* Collection entries:
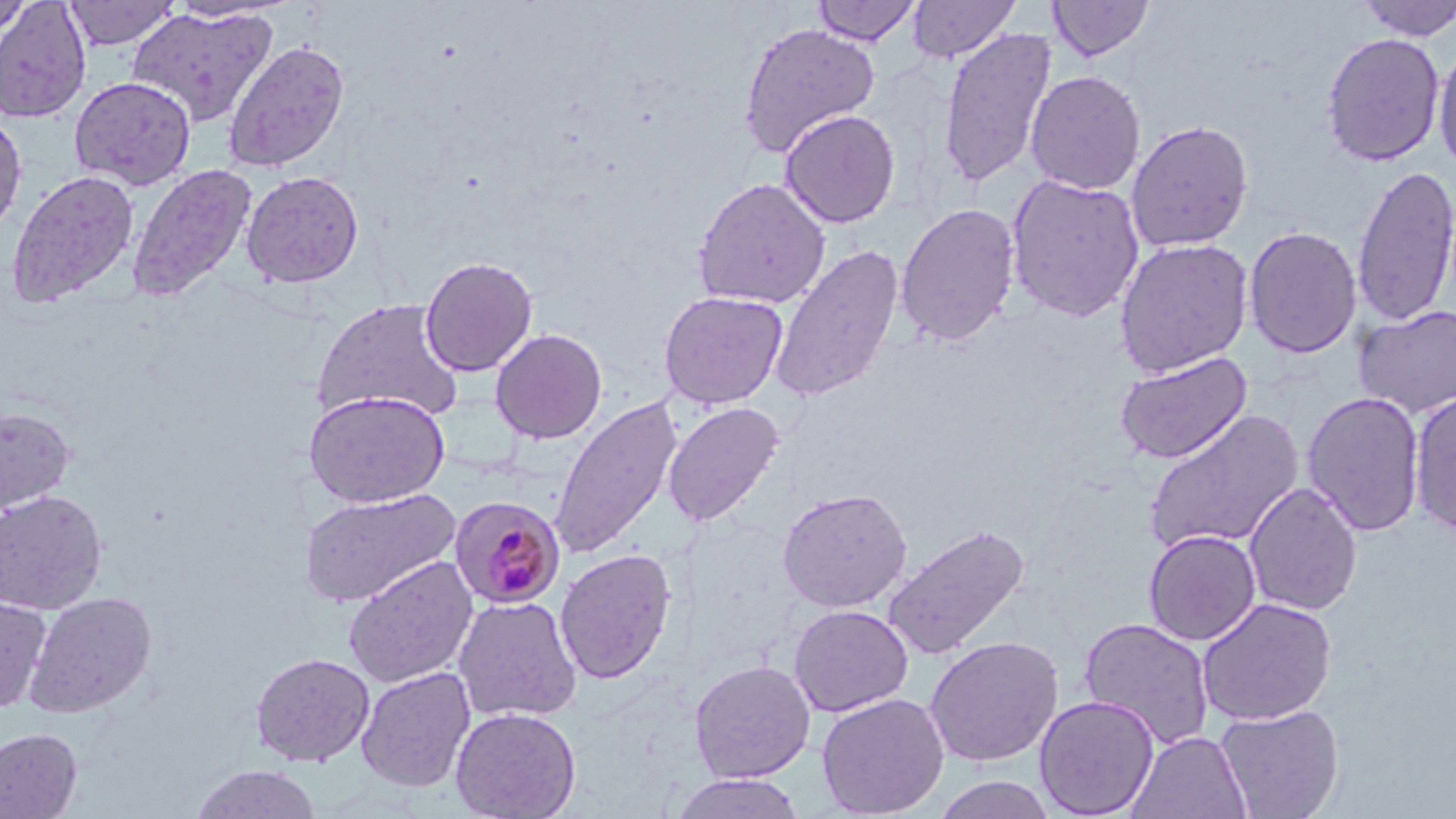
Approximate bounding boxes as [x1, y1, x2, y2] in pixels.
Plasmodium malariae-infected red blood cells: [448, 494, 566, 609].

slide-level diagnosis = Plasmodium malariae
uninfected red blood cell locations = approximate bounding boxes as [x1, y1, x2, y2] in pixels: [0, 0, 34, 37], [63, 0, 180, 49], [811, 0, 922, 46], [907, 0, 1021, 63], [1047, 0, 1155, 61], [1356, 0, 1456, 41], [0, 1, 92, 123], [166, 1, 288, 23], [127, 6, 277, 127], [738, 22, 881, 157], [938, 27, 1057, 188], [1321, 31, 1445, 166], [222, 39, 350, 172], [1432, 42, 1456, 176], [1025, 70, 1146, 195], [69, 76, 196, 190], [779, 109, 901, 228], [0, 111, 27, 236], [1125, 119, 1254, 253], [127, 164, 257, 302], [1352, 164, 1456, 328], [7, 170, 140, 307], [242, 170, 364, 288], [1005, 173, 1145, 323], [693, 177, 831, 309], [895, 202, 1020, 346], [1243, 226, 1362, 359], [1114, 238, 1253, 377], [769, 245, 904, 403], [419, 256, 538, 377], [658, 290, 788, 409], [312, 297, 465, 424], [1354, 304, 1456, 419], [490, 328, 607, 444], [1114, 351, 1253, 464], [304, 390, 451, 507], [1302, 391, 1426, 536], [1410, 391, 1456, 536], [549, 397, 684, 560], [663, 402, 784, 527], [0, 407, 76, 515], [1142, 408, 1305, 556], [1244, 483, 1363, 616], [777, 487, 912, 612], [300, 488, 460, 608], [0, 490, 107, 614], [882, 522, 1031, 662], [1143, 530, 1261, 645], [555, 548, 677, 684], [343, 555, 478, 688], [25, 591, 157, 718], [0, 594, 52, 714], [453, 596, 582, 722], [1197, 598, 1337, 726], [788, 604, 913, 717], [1078, 617, 1215, 749], [925, 636, 1063, 766], [251, 652, 375, 767], [689, 660, 816, 783], [356, 666, 476, 792], [817, 693, 949, 818], [1034, 695, 1159, 818], [1215, 704, 1345, 819], [450, 706, 581, 819], [0, 728, 82, 818], [1126, 730, 1251, 819], [190, 764, 321, 819], [671, 773, 806, 818], [932, 775, 1059, 819]
field of view = one of a larger specimen
image size = 1456×819 pixels
magnification = 1000x
modality = optical microscopy
stain = May-Grünwald-Giemsa
preparation = thin blood smear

* Task objective:
Your output must contain exactly the lines from the one containing "field of view = one of a larger specimen" to the final line of the data above, and no other text.

* Output for this exercise:
field of view = one of a larger specimen
image size = 1456×819 pixels
magnification = 1000x
modality = optical microscopy
stain = May-Grünwald-Giemsa
preparation = thin blood smear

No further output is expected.